Work to complete ::
**1)** Summarize the bowel cancer article in two sentences.
**2)** Please transcribe the bowel cancer article between "He is now supporting" and "chances of survival.", inclusive.

Excerpted text ::

An award-winning photographer from Berkhamsted who shot some of the most iconic photos of Princess Diana is urging people to talk about bowel cancer.
David Levenson, 54, whose photography books have topped the Sunday Times Bestsellers lists, was diagnosed with the disease in May last year.
He is now supporting the charity Beating Bowel Cancer, which is aiming to break down the taboo surrounding the condition and get people talking about symptoms.
David, who beat the disease with surgery, said: “It took three visits to three different GPs before my being sent for blood tests to determine the reason for my symptoms.
“Everyone’s the same when it comes to cancer.
“It’s a subject no one wants to confront; you think it’s a condition which always happens to someone else.
“Most people only hear about the worst possible scenarios about cancer, but if you get treated early enough, it should be possible to recover fully.
“I’ve been extremely lucky as mine was diagnosed relatively early, giving me the best possible chances of survival.
“That’s why I want to urge as many people as possible to seek help if their symptoms persist. It’s important to remember that the mild discomfort of physical examination is nothing compared to what you’d face if it’s left untreated.”
Beating Bowel Cancer is promoting the message that bowel cancer, bums and poo are nothing to be embarrassed about.

Dataset content ::
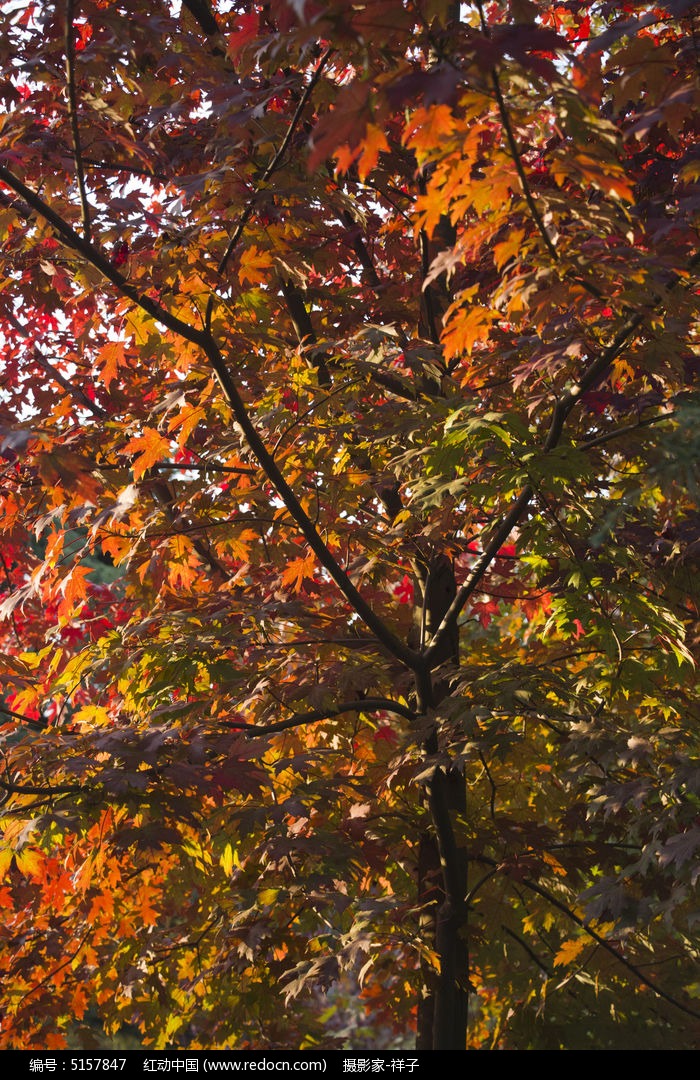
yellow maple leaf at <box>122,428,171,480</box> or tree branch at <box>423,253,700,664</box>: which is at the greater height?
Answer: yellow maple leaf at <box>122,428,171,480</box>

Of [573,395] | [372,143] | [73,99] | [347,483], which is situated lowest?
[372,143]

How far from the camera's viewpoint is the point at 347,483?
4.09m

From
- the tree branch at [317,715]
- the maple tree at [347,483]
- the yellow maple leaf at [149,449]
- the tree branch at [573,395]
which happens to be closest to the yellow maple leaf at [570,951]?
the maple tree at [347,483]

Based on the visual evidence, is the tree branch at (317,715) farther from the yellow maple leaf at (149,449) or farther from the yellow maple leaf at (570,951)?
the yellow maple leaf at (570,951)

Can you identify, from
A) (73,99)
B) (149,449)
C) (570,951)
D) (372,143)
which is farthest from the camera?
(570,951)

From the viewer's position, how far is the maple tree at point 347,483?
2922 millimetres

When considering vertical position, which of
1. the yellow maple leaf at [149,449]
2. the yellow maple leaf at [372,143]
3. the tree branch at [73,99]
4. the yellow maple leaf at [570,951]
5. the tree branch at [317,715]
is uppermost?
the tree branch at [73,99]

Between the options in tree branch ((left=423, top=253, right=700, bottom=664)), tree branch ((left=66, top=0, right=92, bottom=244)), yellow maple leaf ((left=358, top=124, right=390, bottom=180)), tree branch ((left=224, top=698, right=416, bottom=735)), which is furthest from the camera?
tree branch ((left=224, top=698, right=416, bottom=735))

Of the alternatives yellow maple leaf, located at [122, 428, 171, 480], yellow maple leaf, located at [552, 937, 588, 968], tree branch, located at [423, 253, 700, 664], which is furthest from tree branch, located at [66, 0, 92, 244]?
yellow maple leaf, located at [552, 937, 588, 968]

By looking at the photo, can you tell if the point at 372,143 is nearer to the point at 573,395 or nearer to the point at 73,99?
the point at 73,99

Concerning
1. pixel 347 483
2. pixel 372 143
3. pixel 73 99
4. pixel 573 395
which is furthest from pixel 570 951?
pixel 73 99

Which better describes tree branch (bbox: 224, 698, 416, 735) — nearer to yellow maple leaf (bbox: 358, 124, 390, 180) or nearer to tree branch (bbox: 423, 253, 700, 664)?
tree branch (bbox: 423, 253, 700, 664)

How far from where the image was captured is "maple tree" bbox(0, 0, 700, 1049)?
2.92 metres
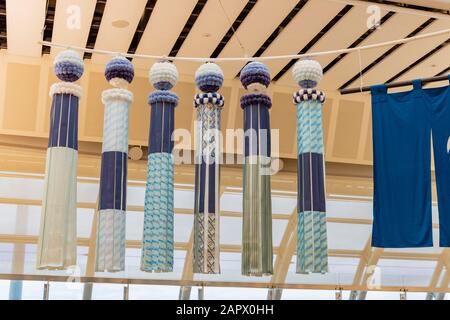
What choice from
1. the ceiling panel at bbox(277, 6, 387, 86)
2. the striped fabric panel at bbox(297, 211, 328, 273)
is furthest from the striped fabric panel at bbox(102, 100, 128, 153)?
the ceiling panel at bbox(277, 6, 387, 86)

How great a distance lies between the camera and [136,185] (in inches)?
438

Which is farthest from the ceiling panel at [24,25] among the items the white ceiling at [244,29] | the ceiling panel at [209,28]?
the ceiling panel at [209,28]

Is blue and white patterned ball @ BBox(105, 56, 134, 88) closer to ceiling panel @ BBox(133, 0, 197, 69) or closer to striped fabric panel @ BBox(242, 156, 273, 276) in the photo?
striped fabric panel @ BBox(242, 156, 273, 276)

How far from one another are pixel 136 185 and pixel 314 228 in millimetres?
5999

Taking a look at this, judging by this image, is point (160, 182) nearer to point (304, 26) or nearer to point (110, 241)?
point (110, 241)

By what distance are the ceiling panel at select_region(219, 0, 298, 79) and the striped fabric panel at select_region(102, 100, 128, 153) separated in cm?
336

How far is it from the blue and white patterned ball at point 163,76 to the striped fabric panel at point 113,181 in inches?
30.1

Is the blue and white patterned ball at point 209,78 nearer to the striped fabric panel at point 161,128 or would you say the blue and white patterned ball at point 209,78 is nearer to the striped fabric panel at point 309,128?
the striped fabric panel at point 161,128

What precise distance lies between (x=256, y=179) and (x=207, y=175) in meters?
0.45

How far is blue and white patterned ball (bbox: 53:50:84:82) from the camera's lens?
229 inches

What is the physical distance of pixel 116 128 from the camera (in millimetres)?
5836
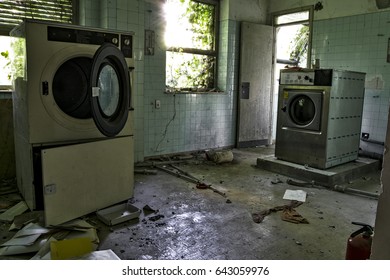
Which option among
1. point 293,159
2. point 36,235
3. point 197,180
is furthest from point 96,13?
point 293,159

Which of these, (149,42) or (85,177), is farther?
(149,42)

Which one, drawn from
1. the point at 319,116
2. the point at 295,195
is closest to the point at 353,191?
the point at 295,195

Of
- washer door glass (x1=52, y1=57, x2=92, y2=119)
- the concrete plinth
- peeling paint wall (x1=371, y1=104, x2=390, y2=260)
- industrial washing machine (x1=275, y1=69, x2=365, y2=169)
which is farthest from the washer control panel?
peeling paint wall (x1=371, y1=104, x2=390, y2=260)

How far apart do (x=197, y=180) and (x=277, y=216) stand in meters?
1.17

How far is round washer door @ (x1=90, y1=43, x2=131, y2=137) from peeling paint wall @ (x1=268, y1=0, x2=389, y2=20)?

Answer section ::
**1)** David Levenson, a 54-year-old award-winning photographer from Berkhamsted known for iconic photos of Princess Diana, was diagnosed with bowel cancer in May last year and beat the disease with surgery after three visits to three different GPs. He now supports the charity Beating Bowel Cancer and urges people to seek help if their symptoms persist, saying that with early enough treatment it should be possible to recover fully.

**2)**
He is now supporting the charity Beating Bowel Cancer, which is aiming to break down the taboo surrounding the condition and get people talking about symptoms.
David, who beat the disease with surgery, said: “It took three visits to three different GPs before my being sent for blood tests to determine the reason for my symptoms.
“Everyone’s the same when it comes to cancer.
“It’s a subject no one wants to confront; you think it’s a condition which always happens to someone else.
“Most people only hear about the worst possible scenarios about cancer, but if you get treated early enough, it should be possible to recover fully.
“I’ve been extremely lucky as mine was diagnosed relatively early, giving me the best possible chances of survival.